### TASKS FOR THIS EXERCISE
(A) In the news article about the fined farmer, why did Kearney put road chippings on the ramp?
(B) From the article on the cyclist's accident, write out the passage that opens with the words containing "Farmer fined after" and closes with "its steep gradient.".

Tayside and Central Scotland

Farmer fined after cyclist hits illegal ramp

Forfar Sheriff Court
Image caption Forfar Sheriff Court was told the cyclist was thrown from his bicycle

A cyclist suffered a punctured lung and shattered collarbone after hitting an irrigation pipe concealed by stones and chippings, a court heard.

Martin Kearney, who runs Lundie Farm in Angus, had laid the pipe across a road to help irrigate two fields.

But Scott Crowe did not see the obstruction until it was too late and was thrown from his bicycle.

Kearney, 32, was fined £950 at Forfar Sheriff Court.

The court was told that the pipe had previously been put down with a bright blue ramp over it but Kearney had received complaints from motorists about its steep gradient.

In response, Kearney put down road chippings on the ramp to cover it up and make it easier for drivers to negotiate.

However, this camouflaged it from Mr Crowe, who hit it at speed as he cycled downhill.

'Landed heavily'

Depute fiscal Isma Mukhtar told the court: "He required surgery and intensive rehabilitation as a result.

### RAW DATA
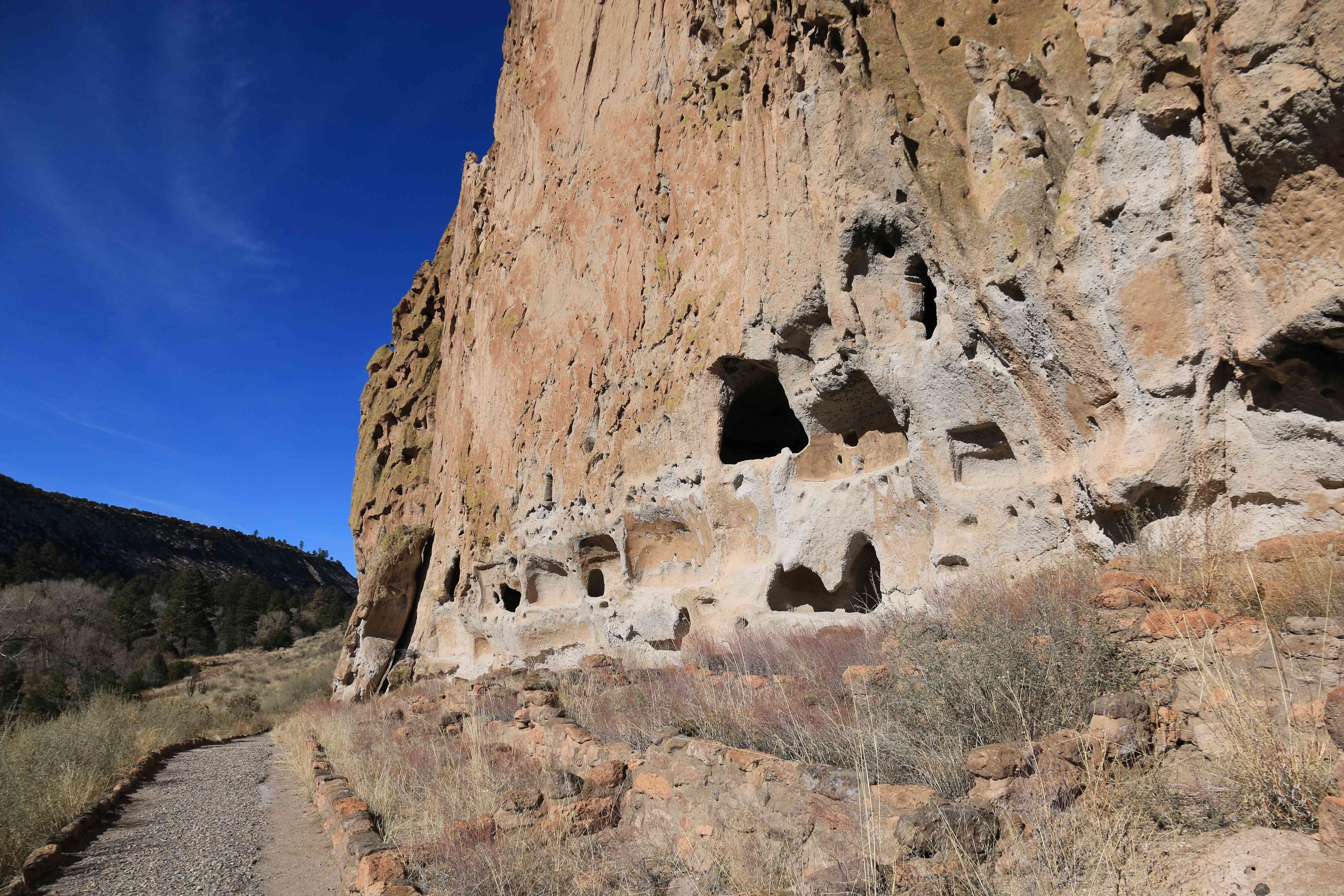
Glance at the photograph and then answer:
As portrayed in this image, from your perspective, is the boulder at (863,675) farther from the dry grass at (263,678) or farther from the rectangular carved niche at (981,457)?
the dry grass at (263,678)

### TASK-BY-TASK SOLUTIONS
(A) He did it to cover the ramp and make it easier for drivers to negotiate, after motorists complained about its steep gradient.

(B)
Farmer fined after cyclist hits illegal ramp

Forfar Sheriff Court
Image caption Forfar Sheriff Court was told the cyclist was thrown from his bicycle

A cyclist suffered a punctured lung and shattered collarbone after hitting an irrigation pipe concealed by stones and chippings, a court heard.

Martin Kearney, who runs Lundie Farm in Angus, had laid the pipe across a road to help irrigate two fields.

But Scott Crowe did not see the obstruction until it was too late and was thrown from his bicycle.

Kearney, 32, was fined £950 at Forfar Sheriff Court.

The court was told that the pipe had previously been put down with a bright blue ramp over it but Kearney had received complaints from motorists about its steep gradient.